Task 1: Count the lines in the records that contain the word "laundry", and give only that number.

On the other hand, when hydrogen is combusted, it generates heat, another crucial energy requirement across various sectors. Unlike the combustion of fossil fuels, which releases carbon dioxide and other harmful pollutants, hydrogen combustion releases only water vapor, making it a clean solution for heating needs. This aspect of hydrogen is critical for sectors like industrial processes, residential heating, and others, where achieving the required level of heat using renewable energy or electricity can be challenging.

The dual-utility of hydrogen - both as a clean fuel for electricity generation and a clean solution for heat - underscores its potential as a cornerstone for achieving Net Zero.

Ways to produce Hydrogen

Hydrogen production is categorized into three primary methods. The categorization is often color-coded, representing the carbon emissions associated with each production method.  There are 8 major colors, from green over blue to brown, pink and yellow.

Here's a quick overview of the top 3, Gray, Blue and Green:

Gray Hydrogen:

• Production Method: Gray hydrogen is predominantly produced through a process known as Steam Methane Reforming (SMR), where natural gas is subjected to high-temperature steam, leading to a reaction that generates hydrogen and carbon dioxide.

• Environmental Impact: This method is significantly carbon-intensive, contributing to around 1.8% of global greenhouse gas emissions in 2021. The carbon emissions arise from the combustion of natural gas as well as the release of carbon dioxide during the reforming process.

Blue Hydrogen:

• Production Method: Blue hydrogen production also largely relies on the SMR process, similar to gray hydrogen. However, it incorporates Carbon Capture and Storage (CCS) technologies to capture a substantial portion of the carbon dioxide emissions generated during the process.

• Environmental Impact: By sequestering carbon emissions, blue hydrogen offers a lower-carbon alternative to gray hydrogen. The effectiveness of blue hydrogen in reducing carbon emissions hinges on the efficiency of the CCS technologies employed.

Green Hydrogen:

• Production Method: Green hydrogen is produced through the electrolysis of water, where electricity is used to split water into hydrogen and oxygen. When this electricity is sourced from renewable energy technologies like wind or solar power, the process becomes entirely clean.

Task 2: List every color of hydrogen named in the text on hydrogen production.

Data records:
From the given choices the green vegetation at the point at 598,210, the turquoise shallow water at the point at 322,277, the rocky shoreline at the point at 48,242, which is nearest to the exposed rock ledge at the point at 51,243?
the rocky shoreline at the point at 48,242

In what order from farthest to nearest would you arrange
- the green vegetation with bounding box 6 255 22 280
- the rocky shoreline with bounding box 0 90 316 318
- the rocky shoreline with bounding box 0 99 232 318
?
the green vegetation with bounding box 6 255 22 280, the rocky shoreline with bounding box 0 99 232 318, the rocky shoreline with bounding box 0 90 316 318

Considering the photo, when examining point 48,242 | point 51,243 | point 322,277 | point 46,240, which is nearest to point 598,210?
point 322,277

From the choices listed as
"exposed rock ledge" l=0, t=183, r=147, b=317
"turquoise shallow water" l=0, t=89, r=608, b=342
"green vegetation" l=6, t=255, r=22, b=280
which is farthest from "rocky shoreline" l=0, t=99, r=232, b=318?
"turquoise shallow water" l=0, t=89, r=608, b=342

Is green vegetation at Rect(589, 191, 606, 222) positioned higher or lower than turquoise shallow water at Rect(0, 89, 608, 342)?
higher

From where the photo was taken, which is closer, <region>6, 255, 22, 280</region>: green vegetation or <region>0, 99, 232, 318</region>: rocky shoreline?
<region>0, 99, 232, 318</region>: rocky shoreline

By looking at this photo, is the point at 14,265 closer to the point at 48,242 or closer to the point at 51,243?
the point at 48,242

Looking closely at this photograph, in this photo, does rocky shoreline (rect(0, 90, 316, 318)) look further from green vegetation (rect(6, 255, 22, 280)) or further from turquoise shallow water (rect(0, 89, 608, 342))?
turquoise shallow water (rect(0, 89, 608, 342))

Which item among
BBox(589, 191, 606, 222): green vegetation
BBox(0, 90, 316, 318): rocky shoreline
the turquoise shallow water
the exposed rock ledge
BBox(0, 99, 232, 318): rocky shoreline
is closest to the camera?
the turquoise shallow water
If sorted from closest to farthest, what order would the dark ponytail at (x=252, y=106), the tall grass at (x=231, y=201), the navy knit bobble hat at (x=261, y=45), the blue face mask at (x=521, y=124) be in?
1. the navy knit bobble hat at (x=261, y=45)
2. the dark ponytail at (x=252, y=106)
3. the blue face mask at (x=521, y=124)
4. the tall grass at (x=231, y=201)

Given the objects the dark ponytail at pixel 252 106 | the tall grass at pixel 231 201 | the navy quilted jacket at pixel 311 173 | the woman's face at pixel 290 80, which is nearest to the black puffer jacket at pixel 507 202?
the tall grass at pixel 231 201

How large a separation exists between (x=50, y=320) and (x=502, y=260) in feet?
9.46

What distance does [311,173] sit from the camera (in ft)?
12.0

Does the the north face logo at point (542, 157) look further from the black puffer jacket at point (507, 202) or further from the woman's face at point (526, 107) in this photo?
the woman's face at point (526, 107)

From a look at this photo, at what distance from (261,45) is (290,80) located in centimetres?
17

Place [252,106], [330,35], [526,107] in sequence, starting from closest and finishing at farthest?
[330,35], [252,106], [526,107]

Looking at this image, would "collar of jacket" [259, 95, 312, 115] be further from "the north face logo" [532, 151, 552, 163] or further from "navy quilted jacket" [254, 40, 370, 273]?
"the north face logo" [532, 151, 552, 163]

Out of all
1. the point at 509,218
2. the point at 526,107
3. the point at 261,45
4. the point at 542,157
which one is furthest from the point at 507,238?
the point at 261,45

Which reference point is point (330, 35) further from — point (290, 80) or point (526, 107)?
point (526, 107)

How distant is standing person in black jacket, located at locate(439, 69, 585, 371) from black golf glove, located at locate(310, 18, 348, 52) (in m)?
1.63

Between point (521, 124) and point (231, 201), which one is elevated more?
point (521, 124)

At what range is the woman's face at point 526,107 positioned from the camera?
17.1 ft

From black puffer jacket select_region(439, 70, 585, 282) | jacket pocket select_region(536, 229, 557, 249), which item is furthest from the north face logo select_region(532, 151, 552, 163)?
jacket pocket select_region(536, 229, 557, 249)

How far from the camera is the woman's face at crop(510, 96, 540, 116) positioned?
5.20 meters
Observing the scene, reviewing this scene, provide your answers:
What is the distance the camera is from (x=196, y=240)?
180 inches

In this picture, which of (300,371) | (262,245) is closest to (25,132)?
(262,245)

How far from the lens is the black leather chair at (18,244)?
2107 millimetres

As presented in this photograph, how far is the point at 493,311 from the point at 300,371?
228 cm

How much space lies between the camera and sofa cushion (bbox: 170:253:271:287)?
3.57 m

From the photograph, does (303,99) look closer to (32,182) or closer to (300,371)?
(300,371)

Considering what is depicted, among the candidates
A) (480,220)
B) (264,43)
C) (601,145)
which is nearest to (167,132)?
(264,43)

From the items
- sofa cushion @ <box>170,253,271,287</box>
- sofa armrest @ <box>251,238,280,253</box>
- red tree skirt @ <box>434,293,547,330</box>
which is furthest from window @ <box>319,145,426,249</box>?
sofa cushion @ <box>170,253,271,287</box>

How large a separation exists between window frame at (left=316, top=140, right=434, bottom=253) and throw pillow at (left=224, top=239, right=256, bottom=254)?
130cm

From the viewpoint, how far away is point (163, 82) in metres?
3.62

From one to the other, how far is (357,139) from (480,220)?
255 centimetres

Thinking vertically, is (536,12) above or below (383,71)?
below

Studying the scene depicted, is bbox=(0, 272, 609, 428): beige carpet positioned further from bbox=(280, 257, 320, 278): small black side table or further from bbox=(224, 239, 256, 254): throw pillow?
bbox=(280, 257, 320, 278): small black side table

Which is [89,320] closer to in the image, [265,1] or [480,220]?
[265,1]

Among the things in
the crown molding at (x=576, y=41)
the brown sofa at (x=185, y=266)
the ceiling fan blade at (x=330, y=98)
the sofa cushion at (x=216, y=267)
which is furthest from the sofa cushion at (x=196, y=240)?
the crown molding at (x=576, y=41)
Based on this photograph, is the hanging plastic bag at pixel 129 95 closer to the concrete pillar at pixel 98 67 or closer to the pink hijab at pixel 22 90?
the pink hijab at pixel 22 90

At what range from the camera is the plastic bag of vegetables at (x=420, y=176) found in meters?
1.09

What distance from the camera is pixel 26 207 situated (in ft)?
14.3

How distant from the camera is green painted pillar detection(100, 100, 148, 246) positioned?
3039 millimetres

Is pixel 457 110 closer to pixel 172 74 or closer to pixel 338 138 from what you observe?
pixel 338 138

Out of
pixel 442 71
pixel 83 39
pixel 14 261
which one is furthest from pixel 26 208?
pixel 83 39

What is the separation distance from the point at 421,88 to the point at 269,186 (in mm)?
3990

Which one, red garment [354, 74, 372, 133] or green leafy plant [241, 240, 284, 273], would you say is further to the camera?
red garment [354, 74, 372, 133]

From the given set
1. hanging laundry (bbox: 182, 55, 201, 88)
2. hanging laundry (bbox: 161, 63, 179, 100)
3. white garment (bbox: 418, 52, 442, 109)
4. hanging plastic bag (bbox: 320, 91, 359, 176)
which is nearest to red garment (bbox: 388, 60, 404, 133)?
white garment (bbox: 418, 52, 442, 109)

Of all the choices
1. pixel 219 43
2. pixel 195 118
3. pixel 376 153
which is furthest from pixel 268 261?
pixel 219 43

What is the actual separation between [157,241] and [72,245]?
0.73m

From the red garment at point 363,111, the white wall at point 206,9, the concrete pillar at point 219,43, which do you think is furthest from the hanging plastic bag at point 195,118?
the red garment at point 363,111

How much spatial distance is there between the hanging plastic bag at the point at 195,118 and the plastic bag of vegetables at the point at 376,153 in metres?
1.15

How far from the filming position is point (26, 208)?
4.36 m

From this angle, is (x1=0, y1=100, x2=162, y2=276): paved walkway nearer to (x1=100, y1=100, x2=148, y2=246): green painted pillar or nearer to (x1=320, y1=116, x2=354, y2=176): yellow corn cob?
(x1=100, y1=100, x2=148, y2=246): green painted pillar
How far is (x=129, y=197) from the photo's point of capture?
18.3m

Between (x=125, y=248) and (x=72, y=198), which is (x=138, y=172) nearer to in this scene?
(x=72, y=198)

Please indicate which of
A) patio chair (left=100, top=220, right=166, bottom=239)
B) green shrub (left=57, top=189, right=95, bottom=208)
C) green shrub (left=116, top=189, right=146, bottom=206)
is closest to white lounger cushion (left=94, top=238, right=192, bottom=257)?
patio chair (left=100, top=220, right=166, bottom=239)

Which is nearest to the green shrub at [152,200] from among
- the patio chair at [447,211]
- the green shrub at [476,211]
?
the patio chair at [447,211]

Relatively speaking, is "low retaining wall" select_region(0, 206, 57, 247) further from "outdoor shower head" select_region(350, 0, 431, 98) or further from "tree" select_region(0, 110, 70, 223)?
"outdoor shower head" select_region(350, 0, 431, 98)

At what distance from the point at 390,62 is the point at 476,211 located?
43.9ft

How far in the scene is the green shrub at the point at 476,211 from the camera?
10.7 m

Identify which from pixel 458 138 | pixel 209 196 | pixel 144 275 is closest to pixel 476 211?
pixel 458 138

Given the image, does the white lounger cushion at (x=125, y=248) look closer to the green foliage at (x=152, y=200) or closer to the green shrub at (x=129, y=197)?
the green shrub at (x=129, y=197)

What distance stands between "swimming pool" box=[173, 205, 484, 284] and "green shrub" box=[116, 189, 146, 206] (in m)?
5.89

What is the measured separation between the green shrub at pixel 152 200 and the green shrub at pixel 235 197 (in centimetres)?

Full answer 1: 2

Full answer 2: Green, blue, brown, pink, yellow, gray